Après réception, si un désordre grave apparaît dans les dix ans (infiltration persistante, ouvrage devenu impropre à son usage), vous pouvez mettre en jeu la garantie décennale de l’artisan. La réception est l’acte par lequel le maître d’ouvrage déclare accepter l’ouvrage, avec ou sans réserves ; sa définition officielle figure également sur service-public.fr. La démarche commence en général par une déclaration à l’assureur du constructeur. Les modalités complètes de mise en œuvre des garanties, ainsi que les recours lorsque l’artisan n’est plus joignable, sont détaillés dans notre dossier sur les recours et démarches de la garantie décennale.
Foire aux questions
La décennale est-elle obligatoire pour un menuisier ?
Oui dès lors que ses travaux engagent sa responsabilité décennale, c’est-à-dire lorsqu’ils portent sur un ouvrage de construction ou s’y incorporent durablement. L’obligation d’assurance découle de l’article L241-1 du Code des assurances et s’applique avant l’ouverture du chantier, quel que soit le statut de l’entreprise.
La menuiserie intérieure est-elle soumise à la décennale ?

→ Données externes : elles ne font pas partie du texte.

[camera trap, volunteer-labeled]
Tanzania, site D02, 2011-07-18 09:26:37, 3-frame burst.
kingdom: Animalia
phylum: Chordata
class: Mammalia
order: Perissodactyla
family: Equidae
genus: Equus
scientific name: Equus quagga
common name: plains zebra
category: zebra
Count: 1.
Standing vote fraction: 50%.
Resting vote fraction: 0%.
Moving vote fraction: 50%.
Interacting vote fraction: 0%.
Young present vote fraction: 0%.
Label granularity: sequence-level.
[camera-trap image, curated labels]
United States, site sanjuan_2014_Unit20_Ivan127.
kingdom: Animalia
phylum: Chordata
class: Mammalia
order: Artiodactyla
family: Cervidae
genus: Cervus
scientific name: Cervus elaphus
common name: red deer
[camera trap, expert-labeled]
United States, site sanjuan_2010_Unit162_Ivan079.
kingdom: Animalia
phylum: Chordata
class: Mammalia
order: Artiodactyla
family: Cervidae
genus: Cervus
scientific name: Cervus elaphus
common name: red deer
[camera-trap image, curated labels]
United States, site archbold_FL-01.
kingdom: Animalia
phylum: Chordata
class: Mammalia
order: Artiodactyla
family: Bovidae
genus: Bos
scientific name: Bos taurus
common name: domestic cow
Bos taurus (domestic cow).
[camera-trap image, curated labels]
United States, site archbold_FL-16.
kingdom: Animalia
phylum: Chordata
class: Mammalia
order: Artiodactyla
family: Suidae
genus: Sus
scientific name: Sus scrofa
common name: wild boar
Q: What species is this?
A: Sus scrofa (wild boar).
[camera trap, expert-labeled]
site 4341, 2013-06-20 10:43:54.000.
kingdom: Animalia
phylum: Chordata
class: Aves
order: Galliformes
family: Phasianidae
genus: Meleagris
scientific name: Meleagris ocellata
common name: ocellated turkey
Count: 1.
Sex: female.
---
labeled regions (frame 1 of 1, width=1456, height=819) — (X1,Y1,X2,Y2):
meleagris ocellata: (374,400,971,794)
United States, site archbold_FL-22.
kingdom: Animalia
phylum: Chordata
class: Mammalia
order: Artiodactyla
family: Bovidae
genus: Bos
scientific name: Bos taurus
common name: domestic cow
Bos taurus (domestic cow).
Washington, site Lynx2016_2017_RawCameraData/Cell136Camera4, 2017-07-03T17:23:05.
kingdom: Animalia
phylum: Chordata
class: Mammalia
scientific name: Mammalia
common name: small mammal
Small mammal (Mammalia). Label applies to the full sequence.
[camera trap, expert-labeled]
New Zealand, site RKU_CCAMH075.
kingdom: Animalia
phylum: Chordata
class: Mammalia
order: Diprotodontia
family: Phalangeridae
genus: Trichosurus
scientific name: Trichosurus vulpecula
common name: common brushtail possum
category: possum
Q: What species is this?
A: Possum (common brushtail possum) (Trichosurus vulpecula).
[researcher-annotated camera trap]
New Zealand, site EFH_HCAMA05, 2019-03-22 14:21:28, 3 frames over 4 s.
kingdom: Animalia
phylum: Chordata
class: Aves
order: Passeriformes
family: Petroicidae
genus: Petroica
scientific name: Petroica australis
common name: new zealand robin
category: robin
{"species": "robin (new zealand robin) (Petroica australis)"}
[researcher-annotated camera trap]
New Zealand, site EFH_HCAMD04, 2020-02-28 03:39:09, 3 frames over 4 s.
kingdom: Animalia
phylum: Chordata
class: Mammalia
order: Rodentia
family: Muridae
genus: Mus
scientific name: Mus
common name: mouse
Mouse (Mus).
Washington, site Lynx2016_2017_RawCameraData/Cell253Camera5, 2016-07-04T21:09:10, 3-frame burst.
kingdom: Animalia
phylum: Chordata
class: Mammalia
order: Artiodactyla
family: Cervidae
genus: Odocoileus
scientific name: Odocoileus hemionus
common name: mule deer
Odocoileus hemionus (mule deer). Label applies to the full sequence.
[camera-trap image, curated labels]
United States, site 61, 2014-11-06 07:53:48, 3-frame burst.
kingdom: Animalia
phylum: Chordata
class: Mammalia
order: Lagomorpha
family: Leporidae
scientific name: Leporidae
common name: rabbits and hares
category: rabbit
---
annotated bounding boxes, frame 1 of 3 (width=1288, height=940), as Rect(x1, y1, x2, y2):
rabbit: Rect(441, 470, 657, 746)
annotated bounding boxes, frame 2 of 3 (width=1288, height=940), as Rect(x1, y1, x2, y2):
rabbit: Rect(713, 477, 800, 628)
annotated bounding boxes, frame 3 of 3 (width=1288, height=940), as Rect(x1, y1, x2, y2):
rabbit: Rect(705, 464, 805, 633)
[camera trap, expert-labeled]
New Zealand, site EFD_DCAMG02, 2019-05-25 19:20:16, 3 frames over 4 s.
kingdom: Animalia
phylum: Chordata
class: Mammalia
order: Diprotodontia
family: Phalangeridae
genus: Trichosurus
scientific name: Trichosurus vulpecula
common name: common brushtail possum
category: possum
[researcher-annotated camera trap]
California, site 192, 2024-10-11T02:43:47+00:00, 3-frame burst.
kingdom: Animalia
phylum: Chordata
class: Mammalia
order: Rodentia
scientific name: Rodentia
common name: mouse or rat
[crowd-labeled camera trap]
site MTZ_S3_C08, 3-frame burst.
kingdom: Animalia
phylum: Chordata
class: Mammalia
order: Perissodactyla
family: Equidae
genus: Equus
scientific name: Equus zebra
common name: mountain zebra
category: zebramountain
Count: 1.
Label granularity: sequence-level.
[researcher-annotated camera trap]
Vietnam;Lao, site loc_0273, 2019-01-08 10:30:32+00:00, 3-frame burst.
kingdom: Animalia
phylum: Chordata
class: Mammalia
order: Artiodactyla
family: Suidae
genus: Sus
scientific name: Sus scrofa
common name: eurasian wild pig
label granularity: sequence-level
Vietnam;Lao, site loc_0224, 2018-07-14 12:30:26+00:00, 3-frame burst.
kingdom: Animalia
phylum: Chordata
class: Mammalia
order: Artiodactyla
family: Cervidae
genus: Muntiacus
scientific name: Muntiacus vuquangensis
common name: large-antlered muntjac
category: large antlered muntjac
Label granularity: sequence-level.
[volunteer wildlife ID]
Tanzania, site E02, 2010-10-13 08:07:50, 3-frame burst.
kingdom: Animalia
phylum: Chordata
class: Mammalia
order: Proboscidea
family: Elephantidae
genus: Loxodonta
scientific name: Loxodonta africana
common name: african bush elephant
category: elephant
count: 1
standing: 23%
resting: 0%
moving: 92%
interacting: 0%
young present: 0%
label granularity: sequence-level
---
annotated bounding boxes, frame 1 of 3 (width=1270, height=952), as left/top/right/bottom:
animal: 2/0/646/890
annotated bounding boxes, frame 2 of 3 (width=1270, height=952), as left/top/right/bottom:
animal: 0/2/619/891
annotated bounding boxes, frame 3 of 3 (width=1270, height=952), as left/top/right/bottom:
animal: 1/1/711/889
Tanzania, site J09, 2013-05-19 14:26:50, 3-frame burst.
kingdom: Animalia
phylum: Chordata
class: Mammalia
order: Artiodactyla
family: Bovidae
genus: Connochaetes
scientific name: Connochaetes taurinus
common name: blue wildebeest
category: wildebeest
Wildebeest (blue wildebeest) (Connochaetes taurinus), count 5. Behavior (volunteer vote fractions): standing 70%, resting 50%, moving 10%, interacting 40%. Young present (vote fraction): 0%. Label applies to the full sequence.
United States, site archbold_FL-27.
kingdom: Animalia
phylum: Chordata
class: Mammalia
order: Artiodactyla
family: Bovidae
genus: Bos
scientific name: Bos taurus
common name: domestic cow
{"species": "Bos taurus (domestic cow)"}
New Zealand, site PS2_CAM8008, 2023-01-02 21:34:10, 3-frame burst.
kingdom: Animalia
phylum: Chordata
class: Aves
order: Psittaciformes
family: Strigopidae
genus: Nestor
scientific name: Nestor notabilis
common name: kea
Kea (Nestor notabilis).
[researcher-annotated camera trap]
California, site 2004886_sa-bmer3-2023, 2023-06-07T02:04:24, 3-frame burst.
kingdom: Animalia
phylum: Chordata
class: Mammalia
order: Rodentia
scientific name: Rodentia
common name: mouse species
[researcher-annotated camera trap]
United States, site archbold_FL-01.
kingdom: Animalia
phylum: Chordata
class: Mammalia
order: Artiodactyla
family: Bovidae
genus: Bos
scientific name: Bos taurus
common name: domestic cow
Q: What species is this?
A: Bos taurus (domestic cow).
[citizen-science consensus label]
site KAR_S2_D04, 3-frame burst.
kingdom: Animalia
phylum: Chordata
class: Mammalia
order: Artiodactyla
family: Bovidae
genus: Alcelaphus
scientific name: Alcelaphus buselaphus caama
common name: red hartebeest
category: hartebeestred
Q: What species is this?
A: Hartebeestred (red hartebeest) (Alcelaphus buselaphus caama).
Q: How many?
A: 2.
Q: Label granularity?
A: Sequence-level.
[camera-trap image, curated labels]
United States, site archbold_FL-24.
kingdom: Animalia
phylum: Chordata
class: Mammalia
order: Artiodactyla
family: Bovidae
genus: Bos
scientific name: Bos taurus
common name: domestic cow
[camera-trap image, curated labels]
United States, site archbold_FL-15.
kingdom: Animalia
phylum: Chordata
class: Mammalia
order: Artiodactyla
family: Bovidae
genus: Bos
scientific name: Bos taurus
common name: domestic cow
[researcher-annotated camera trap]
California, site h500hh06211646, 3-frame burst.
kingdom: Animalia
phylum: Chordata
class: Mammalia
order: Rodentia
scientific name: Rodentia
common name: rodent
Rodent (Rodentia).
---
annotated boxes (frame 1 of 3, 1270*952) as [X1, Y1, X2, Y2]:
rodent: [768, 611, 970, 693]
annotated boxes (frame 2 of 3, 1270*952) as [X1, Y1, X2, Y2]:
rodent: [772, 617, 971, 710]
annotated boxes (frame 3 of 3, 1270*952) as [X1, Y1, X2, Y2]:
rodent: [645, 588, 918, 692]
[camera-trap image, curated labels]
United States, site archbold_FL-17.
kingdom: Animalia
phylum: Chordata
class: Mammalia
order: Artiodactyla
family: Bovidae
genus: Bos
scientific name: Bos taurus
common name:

Cela dépend de la fonction de l’ouvrage. Un élément intérieur incorporé de façon indissociable au bâti, dont la défaillance compromet la solidité ou l’usage du bâtiment, peut relever de la décennale. Un agencement dissociable ou un meuble amovible relève plutôt de la garantie biennale ou d’aucune garantie de construction. La ligne de partage est fonctionnelle, pas seulement géographique.
Quelle assurance pour un menuisier auto-entrepreneur ?
Les mêmes règles s’appliquent : le micro-entrepreneur dont la responsabilité décennale peut être engagée doit souscrire une assurance décennale avant le chantier. Le statut auto-entrepreneur n’exonère pas de cette obligation. La couverture doit correspondre aux activités réellement exercées.
Qu’est-ce que couvre la décennale d’un menuisier ?
Elle couvre les dommages, apparus dans les dix ans suivant la réception, qui compromettent la solidité de l’ouvrage ou le rendent impropre à sa destination : typiquement des infiltrations par une menuiserie extérieure défaillante ou un défaut d’étanchéité du clos et couvert. Les désordres esthétiques, l’usure normale et les éléments dissociables en sont exclus.
Quel est le prix d’une assurance décennale pour un menuisier ?
Le tarif dépend des activités déclarées, de l’expérience, du chiffre d’affaires, des antécédents de sinistres, de la sous-traitance et des franchises retenues. Nous ne publions pas de montant sans données de devis vérifiées et datées. Les fourchettes et la méthode de tarification sont traitées sur notre page prix et souscription de l’assurance décennale.